Provided passage:
++++++++
Over the last fifteen years Europe has experienced multiple events which were understood, narrated, and responded to as crises. The EU has sought to direct and coordinate the attempts to resolve these problems, or at least mitigate their worst effects. In this anthology, four scholars examine the effectiveness and legitimacy of the EU’s evolving system of crisis management.
Vivien A. Schmidt (Boston University) compares the EU’s response to the global financial crisis with its attempts to deal with the economic fallout from the COVID-19 pandemic, which in her view have been more effective. Will the EU continue in the same post-pandemic mode, or return to the status quo?
Jonathan White (London School of Economics and Political Science) notes that the EU’s response to urgent threats has often involved emergency measures adopted without much democratic input or a strong legal basis. He argues that the way to resolve these problems is to simplify and democratize the EU’s executive structures.
Christian Kreuder-Sonnen (Friedrich Schiller University, Jena) also notes the democratic and legal costs of the EU’s mode of crisis management. The risk of unchecked executive power should be addressed, he argues, by adopting a constitution to regulate exercise of power in such emergencies.
Against the background of these events Astrid Séville (Ludwig Maximilian University, Munich) investigates the categories ‘emergency’ and ‘crisis’, and how politicians narrate the events described. She notes that these exceptional events have become almost routine, and suggests that we need a politics of ‘coolness’ to prevent a backlash against crisis measures.
The purpose of this volume is to draw out lessons from the EU’s emergency politics, and to provide ideas on how future crises can be managed effectively and democratically. The anthology is edited by Anna Wetter Ryde, senior researcher at SIEPS.
++++++++
Task item: Output the stretch of the anthology description from "Christian Kreuder-Sonnen (Friedrich" through "researcher at SIEPS.", copied word for word. The entries that follow come from a separate source.

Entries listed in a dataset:
++++++++
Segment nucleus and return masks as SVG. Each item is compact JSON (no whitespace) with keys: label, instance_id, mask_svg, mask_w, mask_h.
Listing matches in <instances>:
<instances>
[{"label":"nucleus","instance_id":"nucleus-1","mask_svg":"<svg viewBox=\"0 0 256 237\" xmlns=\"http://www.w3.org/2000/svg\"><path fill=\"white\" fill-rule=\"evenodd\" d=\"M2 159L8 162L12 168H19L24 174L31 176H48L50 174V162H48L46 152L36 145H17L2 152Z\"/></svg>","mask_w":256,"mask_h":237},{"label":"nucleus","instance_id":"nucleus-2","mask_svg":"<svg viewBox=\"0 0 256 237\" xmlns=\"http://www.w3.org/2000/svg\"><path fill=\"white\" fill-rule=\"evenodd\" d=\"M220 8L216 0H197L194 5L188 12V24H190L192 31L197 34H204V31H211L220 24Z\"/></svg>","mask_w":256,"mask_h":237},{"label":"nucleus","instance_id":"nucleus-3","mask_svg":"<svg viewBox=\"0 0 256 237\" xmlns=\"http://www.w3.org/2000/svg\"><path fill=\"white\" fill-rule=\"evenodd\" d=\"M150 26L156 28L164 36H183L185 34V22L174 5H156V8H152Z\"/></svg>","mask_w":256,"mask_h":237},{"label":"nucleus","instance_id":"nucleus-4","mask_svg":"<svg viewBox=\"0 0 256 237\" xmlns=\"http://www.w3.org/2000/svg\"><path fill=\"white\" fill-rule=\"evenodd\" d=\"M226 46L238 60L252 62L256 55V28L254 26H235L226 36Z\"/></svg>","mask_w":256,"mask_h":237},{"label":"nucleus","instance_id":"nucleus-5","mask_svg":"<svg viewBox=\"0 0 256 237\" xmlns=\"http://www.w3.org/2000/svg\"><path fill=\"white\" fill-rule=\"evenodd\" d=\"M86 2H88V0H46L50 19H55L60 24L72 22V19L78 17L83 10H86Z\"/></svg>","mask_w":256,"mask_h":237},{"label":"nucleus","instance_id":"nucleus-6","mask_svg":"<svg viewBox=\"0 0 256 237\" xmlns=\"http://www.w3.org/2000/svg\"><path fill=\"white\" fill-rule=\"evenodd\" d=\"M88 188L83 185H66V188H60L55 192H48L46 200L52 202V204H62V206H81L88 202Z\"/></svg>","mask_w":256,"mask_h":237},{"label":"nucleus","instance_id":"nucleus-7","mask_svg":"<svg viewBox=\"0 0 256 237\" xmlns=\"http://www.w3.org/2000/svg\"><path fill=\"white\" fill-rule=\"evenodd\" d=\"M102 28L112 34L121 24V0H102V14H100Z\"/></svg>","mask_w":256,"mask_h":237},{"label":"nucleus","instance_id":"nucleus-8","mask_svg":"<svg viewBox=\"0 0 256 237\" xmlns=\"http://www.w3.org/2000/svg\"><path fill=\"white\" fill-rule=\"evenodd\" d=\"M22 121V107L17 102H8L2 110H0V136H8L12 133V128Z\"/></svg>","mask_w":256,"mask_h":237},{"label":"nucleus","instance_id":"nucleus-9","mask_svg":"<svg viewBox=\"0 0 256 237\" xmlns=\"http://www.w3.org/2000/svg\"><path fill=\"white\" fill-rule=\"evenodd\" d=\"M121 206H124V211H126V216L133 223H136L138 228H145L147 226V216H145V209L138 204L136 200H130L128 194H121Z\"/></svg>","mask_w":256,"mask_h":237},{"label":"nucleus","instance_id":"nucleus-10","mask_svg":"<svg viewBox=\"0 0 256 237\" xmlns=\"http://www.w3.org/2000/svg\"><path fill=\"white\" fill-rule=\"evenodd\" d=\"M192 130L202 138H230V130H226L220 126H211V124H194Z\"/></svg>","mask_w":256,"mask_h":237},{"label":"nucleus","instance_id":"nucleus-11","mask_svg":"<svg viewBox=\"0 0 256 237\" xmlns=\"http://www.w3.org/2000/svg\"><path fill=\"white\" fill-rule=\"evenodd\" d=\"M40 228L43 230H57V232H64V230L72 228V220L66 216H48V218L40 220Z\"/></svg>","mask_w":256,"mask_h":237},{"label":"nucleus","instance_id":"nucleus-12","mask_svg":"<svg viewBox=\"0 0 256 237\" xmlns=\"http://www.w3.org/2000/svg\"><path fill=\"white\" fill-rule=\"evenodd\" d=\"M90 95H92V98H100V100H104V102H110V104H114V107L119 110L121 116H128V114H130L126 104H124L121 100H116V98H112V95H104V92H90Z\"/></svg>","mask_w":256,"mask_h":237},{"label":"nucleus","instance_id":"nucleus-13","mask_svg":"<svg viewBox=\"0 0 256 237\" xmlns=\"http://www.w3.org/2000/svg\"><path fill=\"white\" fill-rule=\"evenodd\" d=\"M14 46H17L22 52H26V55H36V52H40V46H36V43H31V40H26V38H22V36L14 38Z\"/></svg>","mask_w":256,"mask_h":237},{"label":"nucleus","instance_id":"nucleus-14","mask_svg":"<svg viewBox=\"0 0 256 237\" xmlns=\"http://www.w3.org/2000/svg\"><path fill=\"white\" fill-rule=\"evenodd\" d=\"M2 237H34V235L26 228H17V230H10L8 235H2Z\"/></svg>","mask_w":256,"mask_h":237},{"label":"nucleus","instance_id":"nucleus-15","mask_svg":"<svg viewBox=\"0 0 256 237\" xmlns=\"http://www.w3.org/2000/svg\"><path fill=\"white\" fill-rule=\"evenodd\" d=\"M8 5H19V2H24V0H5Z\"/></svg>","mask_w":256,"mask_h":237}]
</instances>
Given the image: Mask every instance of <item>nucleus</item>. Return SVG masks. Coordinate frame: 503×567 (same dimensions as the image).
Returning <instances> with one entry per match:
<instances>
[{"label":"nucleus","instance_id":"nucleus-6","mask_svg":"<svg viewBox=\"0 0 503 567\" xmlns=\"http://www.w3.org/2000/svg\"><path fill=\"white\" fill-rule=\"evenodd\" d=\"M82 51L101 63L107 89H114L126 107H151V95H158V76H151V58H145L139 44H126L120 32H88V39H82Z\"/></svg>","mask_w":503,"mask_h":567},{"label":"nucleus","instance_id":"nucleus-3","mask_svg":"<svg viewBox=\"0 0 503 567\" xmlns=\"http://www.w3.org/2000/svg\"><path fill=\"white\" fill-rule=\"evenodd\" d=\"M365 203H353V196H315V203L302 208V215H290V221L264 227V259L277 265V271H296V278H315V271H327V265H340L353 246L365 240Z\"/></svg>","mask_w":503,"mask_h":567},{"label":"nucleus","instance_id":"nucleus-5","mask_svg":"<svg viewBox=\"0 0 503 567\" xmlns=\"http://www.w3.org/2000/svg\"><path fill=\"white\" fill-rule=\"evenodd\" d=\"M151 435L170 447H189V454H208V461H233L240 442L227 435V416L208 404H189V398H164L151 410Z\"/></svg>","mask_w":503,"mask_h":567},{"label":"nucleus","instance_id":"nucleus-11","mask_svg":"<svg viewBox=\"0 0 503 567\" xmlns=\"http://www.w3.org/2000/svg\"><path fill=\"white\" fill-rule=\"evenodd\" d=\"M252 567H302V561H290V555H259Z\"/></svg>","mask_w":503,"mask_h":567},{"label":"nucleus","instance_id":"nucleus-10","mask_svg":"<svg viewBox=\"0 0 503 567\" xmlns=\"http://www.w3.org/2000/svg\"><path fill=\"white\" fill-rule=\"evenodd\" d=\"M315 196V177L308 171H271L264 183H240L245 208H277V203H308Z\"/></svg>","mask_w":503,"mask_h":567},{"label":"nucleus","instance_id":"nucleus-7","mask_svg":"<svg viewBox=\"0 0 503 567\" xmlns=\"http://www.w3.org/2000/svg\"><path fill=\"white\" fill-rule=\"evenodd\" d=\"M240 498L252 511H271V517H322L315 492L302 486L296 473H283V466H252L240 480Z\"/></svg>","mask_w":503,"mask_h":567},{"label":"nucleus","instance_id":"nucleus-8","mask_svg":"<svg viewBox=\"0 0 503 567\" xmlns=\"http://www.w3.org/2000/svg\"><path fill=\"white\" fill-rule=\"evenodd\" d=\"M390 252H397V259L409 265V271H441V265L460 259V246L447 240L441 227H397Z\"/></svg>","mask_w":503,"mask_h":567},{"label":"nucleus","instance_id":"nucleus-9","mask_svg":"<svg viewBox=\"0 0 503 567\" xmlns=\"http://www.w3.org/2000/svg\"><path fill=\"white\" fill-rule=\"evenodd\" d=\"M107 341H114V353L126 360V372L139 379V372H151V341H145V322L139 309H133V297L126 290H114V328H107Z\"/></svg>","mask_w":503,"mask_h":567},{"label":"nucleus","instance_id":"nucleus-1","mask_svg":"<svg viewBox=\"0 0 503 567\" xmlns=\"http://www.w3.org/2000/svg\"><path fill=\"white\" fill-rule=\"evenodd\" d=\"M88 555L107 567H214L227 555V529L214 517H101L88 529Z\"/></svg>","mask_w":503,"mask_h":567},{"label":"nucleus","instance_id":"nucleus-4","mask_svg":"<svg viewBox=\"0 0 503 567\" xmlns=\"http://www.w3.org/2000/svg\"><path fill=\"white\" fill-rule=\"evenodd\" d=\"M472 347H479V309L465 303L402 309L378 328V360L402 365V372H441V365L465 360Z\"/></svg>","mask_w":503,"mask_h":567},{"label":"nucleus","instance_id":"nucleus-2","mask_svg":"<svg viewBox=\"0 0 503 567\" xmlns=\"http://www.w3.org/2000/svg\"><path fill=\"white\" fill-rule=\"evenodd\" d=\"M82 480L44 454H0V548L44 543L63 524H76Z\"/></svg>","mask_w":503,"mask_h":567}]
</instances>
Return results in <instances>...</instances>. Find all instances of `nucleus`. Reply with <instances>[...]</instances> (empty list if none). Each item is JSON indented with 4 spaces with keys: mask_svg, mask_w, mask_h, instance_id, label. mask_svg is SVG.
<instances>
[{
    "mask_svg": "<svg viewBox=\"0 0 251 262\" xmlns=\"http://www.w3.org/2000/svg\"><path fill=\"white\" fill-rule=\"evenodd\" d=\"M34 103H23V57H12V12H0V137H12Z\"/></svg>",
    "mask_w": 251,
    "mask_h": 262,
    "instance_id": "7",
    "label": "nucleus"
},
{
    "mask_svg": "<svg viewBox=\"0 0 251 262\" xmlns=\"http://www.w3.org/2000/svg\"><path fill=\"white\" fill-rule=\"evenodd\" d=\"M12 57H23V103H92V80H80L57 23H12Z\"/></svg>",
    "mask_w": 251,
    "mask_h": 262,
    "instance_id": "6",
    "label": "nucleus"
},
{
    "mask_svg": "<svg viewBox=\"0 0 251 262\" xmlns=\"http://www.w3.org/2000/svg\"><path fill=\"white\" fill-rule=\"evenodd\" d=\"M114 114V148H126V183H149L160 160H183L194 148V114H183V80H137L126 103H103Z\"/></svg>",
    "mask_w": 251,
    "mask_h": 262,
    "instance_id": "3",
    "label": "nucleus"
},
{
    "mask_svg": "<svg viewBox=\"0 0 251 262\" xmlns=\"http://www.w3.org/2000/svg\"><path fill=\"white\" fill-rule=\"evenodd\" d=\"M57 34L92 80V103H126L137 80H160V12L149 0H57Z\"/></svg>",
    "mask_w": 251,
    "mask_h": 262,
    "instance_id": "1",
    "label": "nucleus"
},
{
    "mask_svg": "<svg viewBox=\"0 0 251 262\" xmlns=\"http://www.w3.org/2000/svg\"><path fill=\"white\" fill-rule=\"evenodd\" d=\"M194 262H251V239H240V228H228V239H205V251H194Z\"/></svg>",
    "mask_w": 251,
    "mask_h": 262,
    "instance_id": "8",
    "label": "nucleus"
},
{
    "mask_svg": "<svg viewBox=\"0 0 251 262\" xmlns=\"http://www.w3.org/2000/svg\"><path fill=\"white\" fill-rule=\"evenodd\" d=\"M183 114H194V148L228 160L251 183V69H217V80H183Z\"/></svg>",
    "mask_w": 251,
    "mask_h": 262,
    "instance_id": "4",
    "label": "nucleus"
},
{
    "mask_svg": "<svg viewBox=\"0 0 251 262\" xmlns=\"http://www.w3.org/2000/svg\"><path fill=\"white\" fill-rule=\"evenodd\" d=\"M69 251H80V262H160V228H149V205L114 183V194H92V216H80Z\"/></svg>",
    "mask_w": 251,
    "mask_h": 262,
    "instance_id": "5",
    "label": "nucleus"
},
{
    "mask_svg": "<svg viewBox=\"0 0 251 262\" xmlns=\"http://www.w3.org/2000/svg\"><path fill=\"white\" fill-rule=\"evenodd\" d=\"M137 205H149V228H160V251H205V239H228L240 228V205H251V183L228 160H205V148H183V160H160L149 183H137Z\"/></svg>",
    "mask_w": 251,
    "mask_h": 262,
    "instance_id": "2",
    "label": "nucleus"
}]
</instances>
++++++++
Final answer:
Christian Kreuder-Sonnen (Friedrich Schiller University, Jena) also notes the democratic and legal costs of the EU’s mode of crisis management. The risk of unchecked executive power should be addressed, he argues, by adopting a constitution to regulate exercise of power in such emergencies.
Against the background of these events Astrid Séville (Ludwig Maximilian University, Munich) investigates the categories ‘emergency’ and ‘crisis’, and how politicians narrate the events described. She notes that these exceptional events have become almost routine, and suggests that we need a politics of ‘coolness’ to prevent a backlash against crisis measures.
The purpose of this volume is to draw out lessons from the EU’s emergency politics, and to provide ideas on how future crises can be managed effectively and democratically. The anthology is edited by Anna Wetter Ryde, senior researcher at SIEPS.